Deze informatie is alleen van toepassing op de originele cursusweergave. De instelling bepaalt welke tools beschikbaar zijn.

De tool Itemanalyse biedt statistieken over de algehele prestaties, toetskwaliteit en afzonderlijke vragen. Je kunt zo snel zien welke vragen mogelijk geen goed beeld geven van de prestaties van studenten.

Toepassingen voor itemanalyse:

  • Vragen voor toekomstige toetsen verbeteren of het aantal punten voor bestaande pogingen aanpassen
  • Toetsresultaten bespreken met de groep
  • Een basis voor extra geleiding
  • Instructies in het klaslokaal verbeteren

Voorbeeld:

Als je de itemanalyse gaat bekijken, kom je tot de conclusie dat de meerderheid van de studenten één vraag fout heeft beantwoord. Hoe komt dit?

  • Is de vraag onduidelijk geformuleerd?
  • Zijn de antwoorden dubbelzinnig?
  • Hebben studenten wel de juiste leerstof aangeboden gekregen om deze vraag goed te kunnen beantwoorden?
  • Was het materiaal goed toegankelijk en duidelijk?

Op basis van je bevindingen kun je de vraag verbeteren om er zeker van te zijn dat deze een goed hulpmiddel is om vast te stellen wat studenten wel en niet weten.

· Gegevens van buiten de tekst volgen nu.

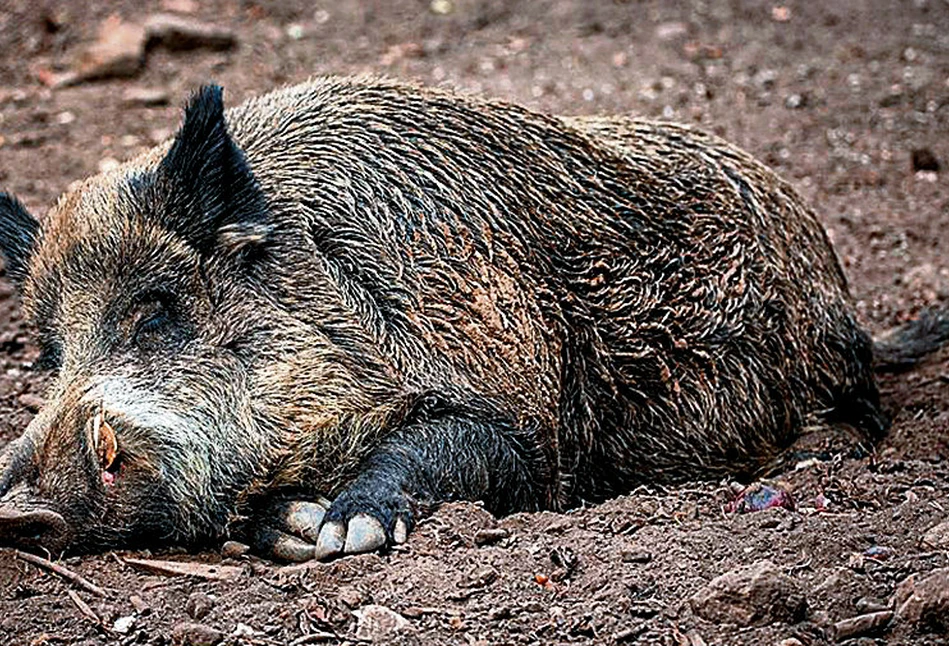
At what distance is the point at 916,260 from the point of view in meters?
9.39

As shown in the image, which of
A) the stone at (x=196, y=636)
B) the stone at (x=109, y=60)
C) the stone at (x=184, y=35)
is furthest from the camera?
the stone at (x=184, y=35)

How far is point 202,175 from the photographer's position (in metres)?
5.37

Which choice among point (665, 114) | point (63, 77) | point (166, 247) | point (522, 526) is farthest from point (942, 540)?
point (63, 77)

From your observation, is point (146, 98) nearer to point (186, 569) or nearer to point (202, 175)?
point (202, 175)

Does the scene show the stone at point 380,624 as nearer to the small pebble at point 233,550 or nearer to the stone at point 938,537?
the small pebble at point 233,550

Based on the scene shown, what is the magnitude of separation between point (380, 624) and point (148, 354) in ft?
4.93

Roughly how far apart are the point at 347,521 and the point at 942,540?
2050mm

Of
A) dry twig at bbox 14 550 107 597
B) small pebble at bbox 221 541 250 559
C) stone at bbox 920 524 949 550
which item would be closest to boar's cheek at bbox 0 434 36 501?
dry twig at bbox 14 550 107 597

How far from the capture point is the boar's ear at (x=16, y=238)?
19.2ft

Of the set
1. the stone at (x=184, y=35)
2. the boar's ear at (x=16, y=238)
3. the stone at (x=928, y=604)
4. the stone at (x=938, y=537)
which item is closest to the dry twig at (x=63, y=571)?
the boar's ear at (x=16, y=238)

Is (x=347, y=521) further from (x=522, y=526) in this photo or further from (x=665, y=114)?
(x=665, y=114)

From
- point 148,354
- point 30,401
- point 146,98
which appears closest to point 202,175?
point 148,354

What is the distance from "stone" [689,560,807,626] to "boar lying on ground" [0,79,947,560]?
4.22ft

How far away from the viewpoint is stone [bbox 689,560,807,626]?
13.7 feet
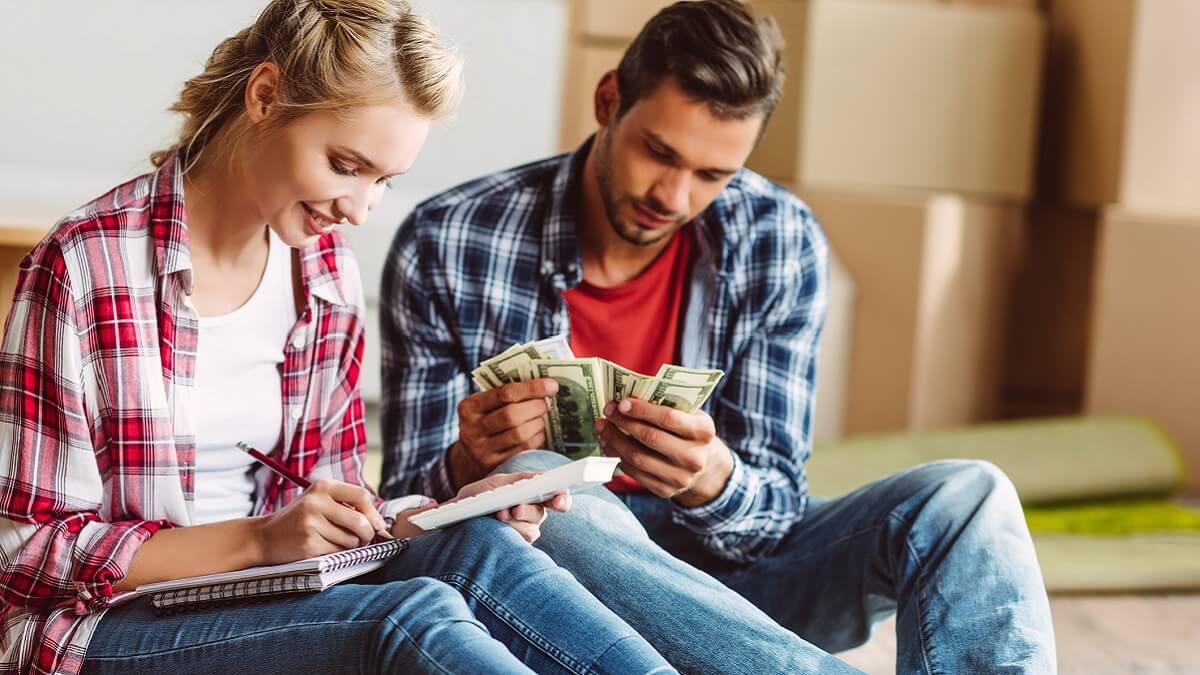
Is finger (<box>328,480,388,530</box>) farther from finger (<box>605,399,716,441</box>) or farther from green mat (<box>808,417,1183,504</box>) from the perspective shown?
green mat (<box>808,417,1183,504</box>)

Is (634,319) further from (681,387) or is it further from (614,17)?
(614,17)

Itemanalyse uitvoeren op een toets

Je kunt een itemanalyse uitvoeren voor een gepubliceerde toets met verzonden pogingen, maar niet voor een enquête.

De toets kan zijn gemaakt met één of meerdere pogingen en kan deze onderdelen bevatten: vragensets, blokken met willekeurige vragen, vragen die automatisch worden beoordeeld en vragen die handmatig moeten worden beoordeeld. Voor toetsen met handmatig beoordeelde vragen waaraan nog geen scores zijn toegewezen, worden alleen voor de beoordeelde vragen statistieken gegenereerd. Nadat je de vragen handmatig hebt beoordeeld, voer je de itemanalyse opnieuw uit. Er worden ook statistieken gegenereerd voor beoordeelde vragen en de statistieken van de toets worden bijgewerkt.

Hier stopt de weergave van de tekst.